* **GIVEN REQUEST**:
Return the lines below word for word, but leave out the pictures.

* **PROVIDED DATA**:
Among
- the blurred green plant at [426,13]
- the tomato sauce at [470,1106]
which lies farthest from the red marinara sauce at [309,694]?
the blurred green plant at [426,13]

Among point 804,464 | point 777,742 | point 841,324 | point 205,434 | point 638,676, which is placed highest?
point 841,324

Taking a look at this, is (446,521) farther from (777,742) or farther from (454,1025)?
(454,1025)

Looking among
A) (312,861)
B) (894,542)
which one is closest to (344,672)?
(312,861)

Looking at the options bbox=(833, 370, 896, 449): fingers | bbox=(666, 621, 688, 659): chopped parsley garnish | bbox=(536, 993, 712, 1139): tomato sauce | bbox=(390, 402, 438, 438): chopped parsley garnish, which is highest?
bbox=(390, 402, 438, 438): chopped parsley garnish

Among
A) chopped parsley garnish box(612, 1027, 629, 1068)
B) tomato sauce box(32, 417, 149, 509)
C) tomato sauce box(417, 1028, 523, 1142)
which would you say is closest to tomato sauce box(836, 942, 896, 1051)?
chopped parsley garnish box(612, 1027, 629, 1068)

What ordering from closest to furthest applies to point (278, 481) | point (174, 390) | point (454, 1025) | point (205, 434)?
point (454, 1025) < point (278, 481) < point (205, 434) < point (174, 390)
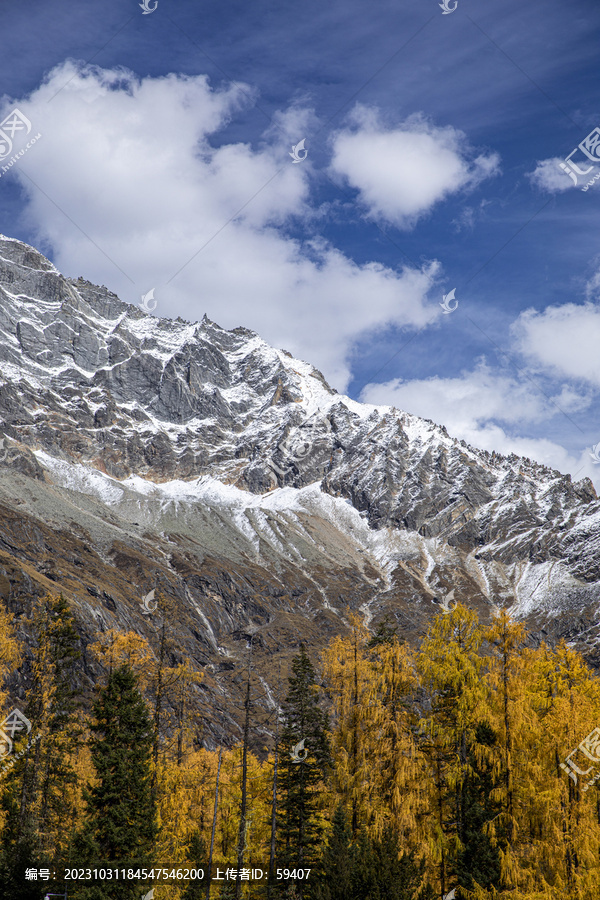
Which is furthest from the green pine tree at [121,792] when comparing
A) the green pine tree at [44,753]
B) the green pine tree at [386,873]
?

* **SOLUTION FOR THIS TASK**:
Among
- the blurred green plant at [426,13]
- the tomato sauce at [470,1106]
which lies farthest from the red marinara sauce at [309,694]?
the blurred green plant at [426,13]

Among point 804,464 | point 777,742 | point 841,324 | point 205,434 | point 638,676, which is placed highest?
point 841,324

Taking a look at this, is (446,521) farther from (777,742) or farther from (454,1025)?
(454,1025)

Looking among
A) (312,861)
B) (894,542)
which one is closest to (344,672)?
(312,861)

Looking at the options bbox=(833, 370, 896, 449): fingers | bbox=(666, 621, 688, 659): chopped parsley garnish | bbox=(536, 993, 712, 1139): tomato sauce | bbox=(390, 402, 438, 438): chopped parsley garnish, which is highest?
bbox=(390, 402, 438, 438): chopped parsley garnish

Among
A) chopped parsley garnish box(612, 1027, 629, 1068)
B) tomato sauce box(32, 417, 149, 509)
C) tomato sauce box(417, 1028, 523, 1142)
which would you say is closest to tomato sauce box(836, 942, 896, 1051)?
chopped parsley garnish box(612, 1027, 629, 1068)

What ordering from closest to furthest applies to point (278, 481) | point (174, 390) | point (454, 1025) | point (205, 434)?
point (454, 1025) < point (278, 481) < point (205, 434) < point (174, 390)
Which is furthest from the green pine tree at [121,792] when comparing
A) the green pine tree at [44,753]
B) the green pine tree at [386,873]
?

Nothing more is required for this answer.